In addition to terminating the tenancy and filing a retaliatory eviction action, the landlord disputed the tenant’s ability to seek redress at the Oakland Rent Board on the theory that the Oakland Rent Ordinance did not cover the tenant because she rented a room in a single-family home, which are exempt from rent control by state law. Specifically, the landlord argued that the tenancy was exempt from Oakland Rent Control under the Costa-Hawkins Act – which exempts single-family homes and condominiums from rent control – and that the tenant only rented a room in the building was irrelevant.
Ultimately, the Oakland Rent Board disagreed and determined the Oakland Rent Ordinance applied as the landlord separately leased bedrooms to individual tenants. In doing so, the landlord chose to transform the single-family home into a multi-unit dwelling.
The landlord’s appeal to the trial court was similarly unsuccessful.
Unsurprisingly, this rental arrangement is widespread in cities with rent control. Thousands of Californians reside in single-family homes and condominiums situated in cities with rent control.
Local Rent Control Protects California Boarding Houses
In upholding the Oakland Rent Board’s determination, the California Court of Appeal focused on the legal definition of a rental or dwelling unit. Indeed, California law draws distinctions between how planning/building codes and landlord/tenant law define and interpret the term dwelling unit. “For purposes of landlord-tenant law as “a structure or the part of a structure that is used as a home, residence, or sleeping place…” Owens v. City of Oakland Housing, Residential Rent and Relocation Board, No. A157663.

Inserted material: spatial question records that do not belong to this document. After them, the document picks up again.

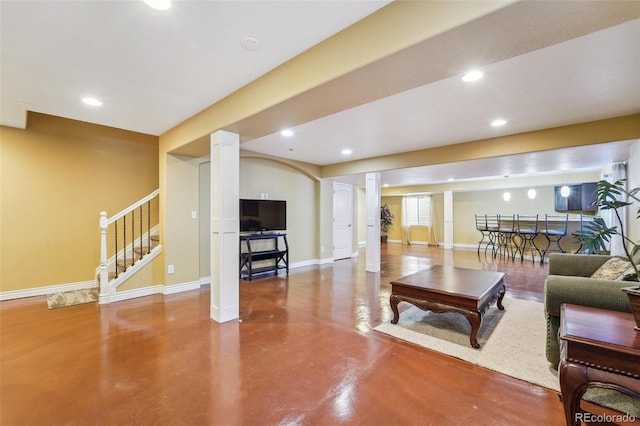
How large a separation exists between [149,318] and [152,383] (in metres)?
1.49

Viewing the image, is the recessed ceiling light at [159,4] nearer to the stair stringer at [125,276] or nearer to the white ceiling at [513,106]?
the white ceiling at [513,106]

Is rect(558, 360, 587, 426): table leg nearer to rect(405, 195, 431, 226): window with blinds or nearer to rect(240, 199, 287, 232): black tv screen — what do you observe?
rect(240, 199, 287, 232): black tv screen

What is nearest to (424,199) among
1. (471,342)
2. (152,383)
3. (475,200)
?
(475,200)

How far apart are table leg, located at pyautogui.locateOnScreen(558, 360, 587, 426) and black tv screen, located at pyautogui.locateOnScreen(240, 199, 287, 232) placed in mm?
4686

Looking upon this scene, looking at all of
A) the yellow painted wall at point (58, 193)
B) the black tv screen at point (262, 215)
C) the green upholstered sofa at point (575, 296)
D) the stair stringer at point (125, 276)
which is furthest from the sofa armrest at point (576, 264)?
the yellow painted wall at point (58, 193)

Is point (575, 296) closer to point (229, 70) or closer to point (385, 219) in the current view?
point (229, 70)

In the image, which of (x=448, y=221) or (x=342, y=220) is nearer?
(x=342, y=220)

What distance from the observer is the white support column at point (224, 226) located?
3.09 metres

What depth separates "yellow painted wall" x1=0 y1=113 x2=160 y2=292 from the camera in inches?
146

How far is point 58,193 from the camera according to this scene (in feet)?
13.2

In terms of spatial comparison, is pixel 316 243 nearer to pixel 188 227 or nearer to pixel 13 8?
pixel 188 227

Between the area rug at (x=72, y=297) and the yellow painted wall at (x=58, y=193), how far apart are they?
208 mm

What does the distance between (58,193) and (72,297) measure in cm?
159

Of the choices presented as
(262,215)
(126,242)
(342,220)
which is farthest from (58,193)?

Against this backdrop, the Court of Appeal determined that Costa-Hawkins did not exempt separately rented bedrooms in a single-family home or condominium from rent control since each unit was not itself “separately alienable from the title to any other dwelling unit.” Id. In light of the Court’s opinion, tenants in Oakland, and likely every other city with rent control, renting rooms in boarding homes are not exempt from rent control under the perilous Costa-Hawkins Act.
Please note that the Costa-Hawkins Act continues wreaking havoc on many California tenants, destroying communities, and wresting housing policy control from local cities. The fight to repeal the Costa-Hawkins continues. Click here to join the fight to repeal Costa-Hawkins!
Does Owens Apply to California Rent Control?
In January 2020, California Rent Control, officially known as the California Tenant Protection Act of 2019, extended just cause for eviction protections and rent cap protections statewide. Now, tenants who have resided in covered units for at least a year may have California Rent Control protections. Once owners satisfy certain conditions, California Rent Control expressly exempts single-family homes and condominiums individually owned. Does the Owens holding apply to tenants in boarding houses that are otherwise protected by California Rent Control?
Unfortunately, the Owenscourt failed to answer this question. However, boarding house tenants can use the opinion’s favorable language to illuminate arguments in favor of California Rent Control application. Presumably, the Owens’court language referenced above could apply to boarding house tenants in single-family homes or condominiums. However, California Rent Control has yet to receive court interpretation and possesses a unique statutory construction, which could frustrate short-term Owens’ application. Hopefully, California tenants can establish favorable case law rapidly.